▶ _Activity_: Lower down are entries containing pictures. Copy exactly, without those pictures, the lines from the line with "logo设计专用字体_唯品会启用新LOGO-新品牌-汇聚最新品牌设计资讯" through the line with "دکتر زهره دولتی".

▶ _Given data_:
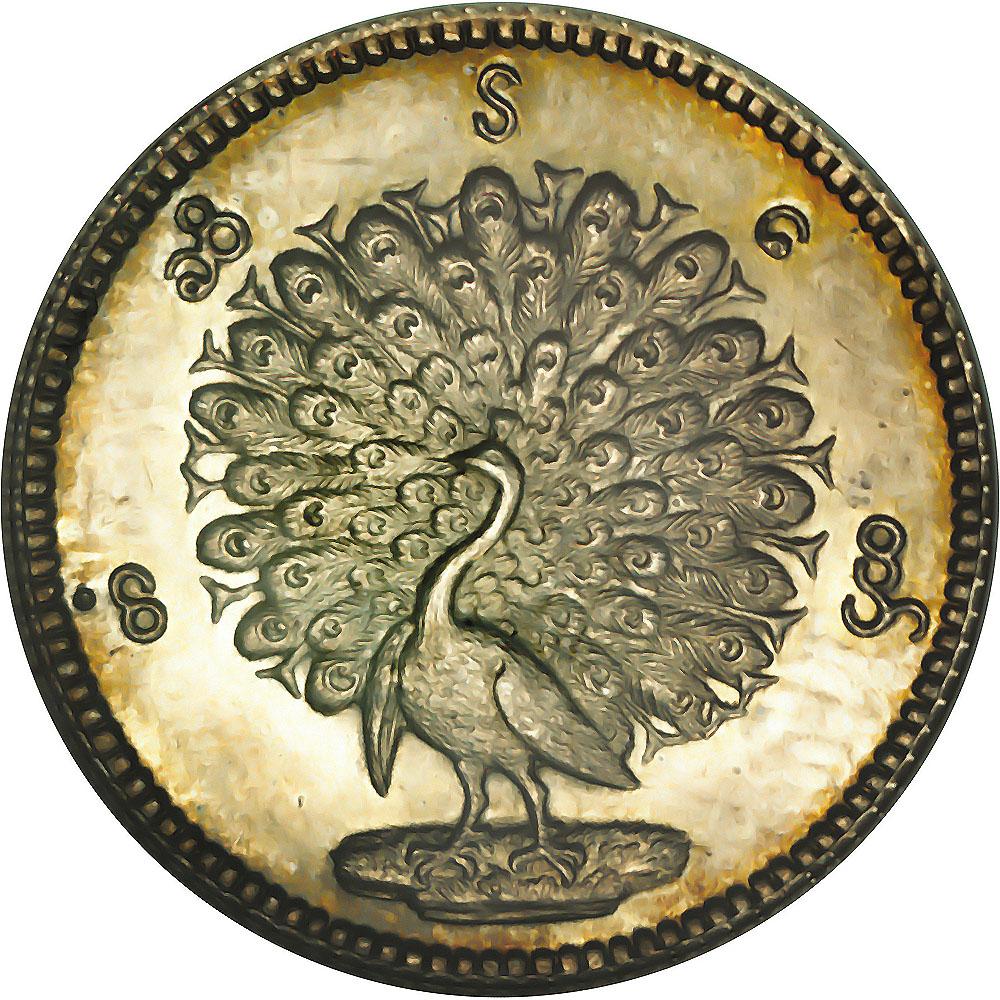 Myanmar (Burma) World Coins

--

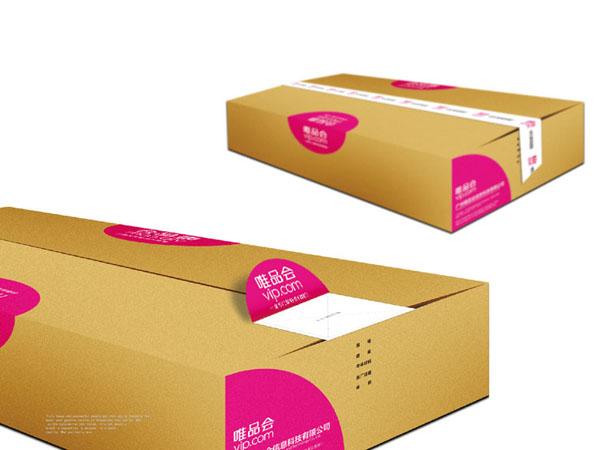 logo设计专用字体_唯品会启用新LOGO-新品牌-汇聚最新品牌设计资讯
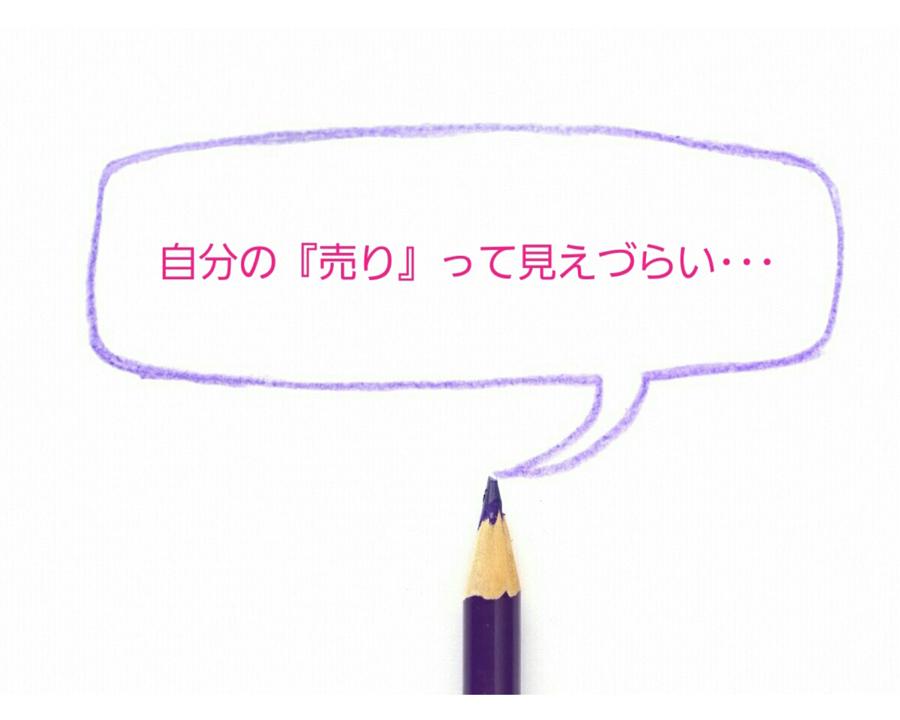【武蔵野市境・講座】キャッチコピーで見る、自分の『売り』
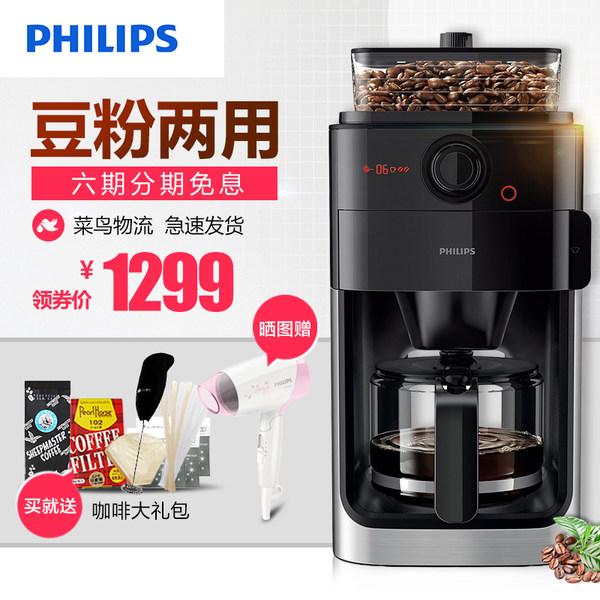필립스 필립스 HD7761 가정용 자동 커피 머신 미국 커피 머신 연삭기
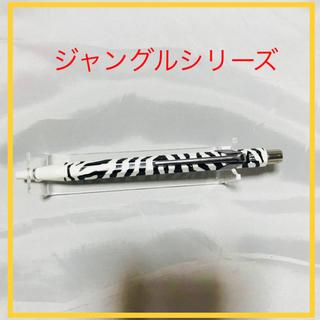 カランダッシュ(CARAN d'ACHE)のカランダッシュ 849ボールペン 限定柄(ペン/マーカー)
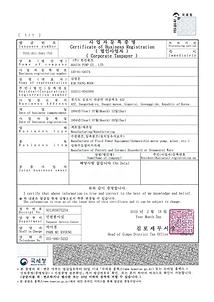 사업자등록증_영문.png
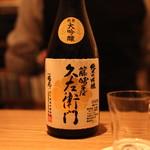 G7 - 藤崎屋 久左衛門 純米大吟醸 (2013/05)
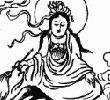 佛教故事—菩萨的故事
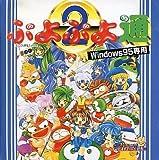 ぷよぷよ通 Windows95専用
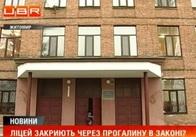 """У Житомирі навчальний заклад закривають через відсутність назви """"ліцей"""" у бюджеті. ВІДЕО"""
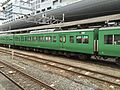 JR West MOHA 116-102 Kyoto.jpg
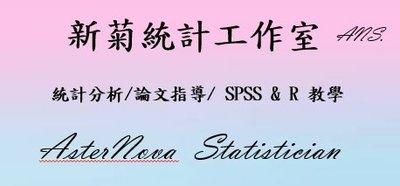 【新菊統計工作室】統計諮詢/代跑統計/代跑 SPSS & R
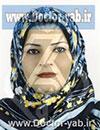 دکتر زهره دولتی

▶ _Solution for this exercise_:
 logo设计专用字体_唯品会启用新LOGO-新品牌-汇聚最新品牌设计资讯
【武蔵野市境・講座】キャッチコピーで見る、自分の『売り』
필립스 필립스 HD7761 가정용 자동 커피 머신 미국 커피 머신 연삭기
 カランダッシュ(CARAN d'ACHE)のカランダッシュ 849ボールペン 限定柄(ペン/マーカー)
 사업자등록증_영문.png
 G7 - 藤崎屋 久左衛門 純米大吟醸 (2013/05)
 佛教故事—菩萨的故事
 ぷよぷよ通 Windows95専用
 """У Житомирі навчальний заклад закривають через відсутність назви """"ліцей"""" у бюджеті. ВІДЕО"""
 JR West MOHA 116-102 Kyoto.jpg
 【新菊統計工作室】統計諮詢/代跑統計/代跑 SPSS & R
 دکتر زهره دولتی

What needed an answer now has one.